● **What you should do**: Reproduce the passage on inheritance taxes and the wealth gap word for word, between "Kevin Phillips has" and "Matter With Kansas?", inclusive.

What S-P said that? Give up? ... It was Noah Webster. He was a Federalist.

"[T]he transmission from generation to generation of vast fortunes by will, inheritance, or gift is not consistent with the ideals and sentiments of the American people."

You hear that Bill O'Reilly? Franklin Delano Roosevelt thinks you're un-American.

Kevin Phillips has written that the income, inheritance, and gift taxes were designed to prevent the rebirth of the old European standard of primogeniture. It was a meant to keep America a meritocracy and not a plutocracy. Now the pseudo-populist revolt is changing all that. Economic extremists have captured the national discourse and shifted policy ever rightward. As Thomas Frank put it in What's the Matter With Kansas?

Like a French Revolution in reverse - one in which the sans-culottes pour down the streets demanding more power for the aristocracy - the backlash pushes the spectrum of the acceptable to the right, to the right, father to the right. It may never bring prayer back to the public schools, but it has rescued all manner of right-wing nostrums from history's dustbin. Having rolled back the landmark economic reforms of the sixties (the war on poverty) and those of the thirties (labor law, aggricultural price supports, banking regulation), its leaders now turn their guns on the accomplishments of the earliest years of progressivism (Woodrow Wilson's estate tax; Theodore Roosevelt's antitrust measures). With a little more effort, the backlash might repeal the entire twentieth century.
In the 80s and 90s, the Wall Street Journal was running editorials declaring that we were now a "Republic of Shareholders", but Kevin Phillips points out that the news section told the real story. He quotes the Sept. 13, 1999 WSJ article, "Wealth Gap."

For all the talk of mutual funds and 401(k)s for the masses, the stock market has remained the privelege of a relatively elite group. Nearly 90% of all shares were held by the wealthiest 10% of households. The bottom line: that top 10% held 73.2% of the country's net worth in 1997, up 68.2 in 1983. Stock options pushed the ratio of executive pay to factory worker pay to 419:1 in 1998, from 42:1 in 1980.

● **Supplied data**:
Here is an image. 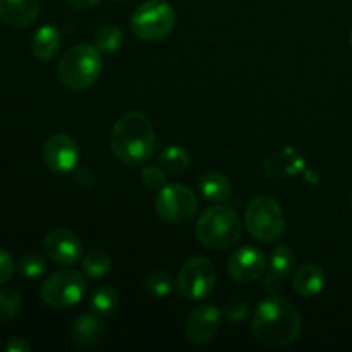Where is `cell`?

● **The answer**:
Kevin Phillips has written that the income, inheritance, and gift taxes were designed to prevent the rebirth of the old European standard of primogeniture. It was a meant to keep America a meritocracy and not a plutocracy. Now the pseudo-populist revolt is changing all that. Economic extremists have captured the national discourse and shifted policy ever rightward. As Thomas Frank put it in What's the Matter With Kansas?